The UK risks excluding the best developers on social class grounds - thetimmorgan
http://picklive.com/blog/the-uk-risks-excluding-the-best-developers-on-social-class-grounds

======
semanticist
(Repeating the comment I left there.)

I don't think just giving computers and internet connections would be
sufficient - modern computers are rubbish. The generation of kids who grew up
with Spectrums and C64s and Amstrad CPCs learned programming because they were
presented with a screen like this:

<http://www.retroisle.com/amstrad/cpc/Articles/cpc6128.png>

That little flashing prompt which promised effectively unlimited potential.
You just needed to type the right thing and you could do ANYTHING.

Especially for kids from poor backgrounds, the revelation that you can, by
yourself, create anything you can imagine is just huge.

Windows and and Mac computers don't have that. I mean, it's there - I can open
a Terminal window on my Mac and type 'irb' and start writing Ruby, but it's
not obvious. It's not RIGHT THERE, staring you in the face, daring you to use
it.

I think the Raspberry Pi - <http://www.raspberrypi.org/> \- project might be
the solution. It's incredibly cheap, it plugs into your TV (which was why the
Spectrum was a huge success at the low end of the home computer market,
because unlike the technically better BBC/Acorn or Amstrad machines, it didn't
need a dedicated monitor), and it runs Linux.

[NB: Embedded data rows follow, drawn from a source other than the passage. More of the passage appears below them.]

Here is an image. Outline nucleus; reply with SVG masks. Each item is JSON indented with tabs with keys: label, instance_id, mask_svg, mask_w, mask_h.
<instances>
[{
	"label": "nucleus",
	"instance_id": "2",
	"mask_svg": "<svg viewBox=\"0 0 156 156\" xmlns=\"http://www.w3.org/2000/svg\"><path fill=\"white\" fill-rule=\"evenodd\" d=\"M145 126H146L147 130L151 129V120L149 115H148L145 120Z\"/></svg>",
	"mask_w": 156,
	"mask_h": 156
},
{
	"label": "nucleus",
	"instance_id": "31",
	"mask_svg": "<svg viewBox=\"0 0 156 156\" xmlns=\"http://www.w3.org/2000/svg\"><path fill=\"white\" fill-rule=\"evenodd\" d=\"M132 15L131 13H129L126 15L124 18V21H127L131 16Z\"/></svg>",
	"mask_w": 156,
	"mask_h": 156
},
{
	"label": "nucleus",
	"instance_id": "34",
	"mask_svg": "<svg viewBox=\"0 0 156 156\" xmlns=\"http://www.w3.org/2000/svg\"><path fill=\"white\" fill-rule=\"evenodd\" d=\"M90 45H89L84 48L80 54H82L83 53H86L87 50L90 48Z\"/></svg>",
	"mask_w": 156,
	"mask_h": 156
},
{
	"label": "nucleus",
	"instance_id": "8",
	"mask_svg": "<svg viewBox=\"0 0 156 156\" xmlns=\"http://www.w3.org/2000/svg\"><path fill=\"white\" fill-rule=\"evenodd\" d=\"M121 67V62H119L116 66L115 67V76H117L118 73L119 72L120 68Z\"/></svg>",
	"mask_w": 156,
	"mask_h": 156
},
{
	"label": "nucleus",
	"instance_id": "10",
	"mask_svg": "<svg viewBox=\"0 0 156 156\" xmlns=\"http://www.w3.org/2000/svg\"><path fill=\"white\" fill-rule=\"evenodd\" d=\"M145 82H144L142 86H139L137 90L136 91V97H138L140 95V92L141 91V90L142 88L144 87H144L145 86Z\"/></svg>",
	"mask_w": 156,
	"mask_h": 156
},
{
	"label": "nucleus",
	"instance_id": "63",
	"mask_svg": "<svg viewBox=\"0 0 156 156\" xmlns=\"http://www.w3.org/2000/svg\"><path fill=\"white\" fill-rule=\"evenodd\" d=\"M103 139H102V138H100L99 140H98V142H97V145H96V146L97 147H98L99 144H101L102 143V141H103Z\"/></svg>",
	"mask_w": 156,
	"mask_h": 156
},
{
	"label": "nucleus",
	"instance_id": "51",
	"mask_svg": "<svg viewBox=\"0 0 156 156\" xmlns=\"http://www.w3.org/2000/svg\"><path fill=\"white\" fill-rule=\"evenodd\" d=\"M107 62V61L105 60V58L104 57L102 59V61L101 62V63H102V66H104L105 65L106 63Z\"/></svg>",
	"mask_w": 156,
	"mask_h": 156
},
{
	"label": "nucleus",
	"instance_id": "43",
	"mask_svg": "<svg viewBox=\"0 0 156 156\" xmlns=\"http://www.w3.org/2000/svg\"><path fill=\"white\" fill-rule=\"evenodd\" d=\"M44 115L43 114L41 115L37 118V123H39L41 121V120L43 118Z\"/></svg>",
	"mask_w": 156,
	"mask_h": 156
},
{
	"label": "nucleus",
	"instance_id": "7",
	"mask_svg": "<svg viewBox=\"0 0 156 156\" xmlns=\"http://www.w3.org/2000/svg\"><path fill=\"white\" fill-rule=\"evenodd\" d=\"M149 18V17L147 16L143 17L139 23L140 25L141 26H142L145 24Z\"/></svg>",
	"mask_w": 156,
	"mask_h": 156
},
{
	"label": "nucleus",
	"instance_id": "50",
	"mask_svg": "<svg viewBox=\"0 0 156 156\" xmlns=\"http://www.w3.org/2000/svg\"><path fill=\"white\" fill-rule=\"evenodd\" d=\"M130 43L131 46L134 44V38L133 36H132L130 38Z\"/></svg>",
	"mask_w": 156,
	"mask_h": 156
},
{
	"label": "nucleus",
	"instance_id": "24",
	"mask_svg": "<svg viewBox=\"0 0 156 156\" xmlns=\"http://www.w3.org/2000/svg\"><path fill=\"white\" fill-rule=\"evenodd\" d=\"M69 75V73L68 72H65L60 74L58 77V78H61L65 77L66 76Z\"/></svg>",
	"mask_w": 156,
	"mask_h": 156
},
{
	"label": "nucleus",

Yes, it'll boot into a GUI and not that teasing little flashing prompt, but
BECAUSE it's a non-standard OS on a non-standard CPU platform - and because
it's so cheap and easy to rest if you mess it up - it'll encourage fiddling
and exploring and that is what we need to get the next generation of hackers.

This is something I feel really strongly about. It's so easy to dismiss kids
from shit backgrounds as worthless neds/chavs, but for every knuckle-dragging
thug there's another kid with a spark of potential. I know how easily I
could've been a knuckle-dragger instead of the computer geek I turned out to
be.

------
sjtgraham
I'm working class, don't come from the typical background. I've experienced
snobbery and elitism in the UK tech scene.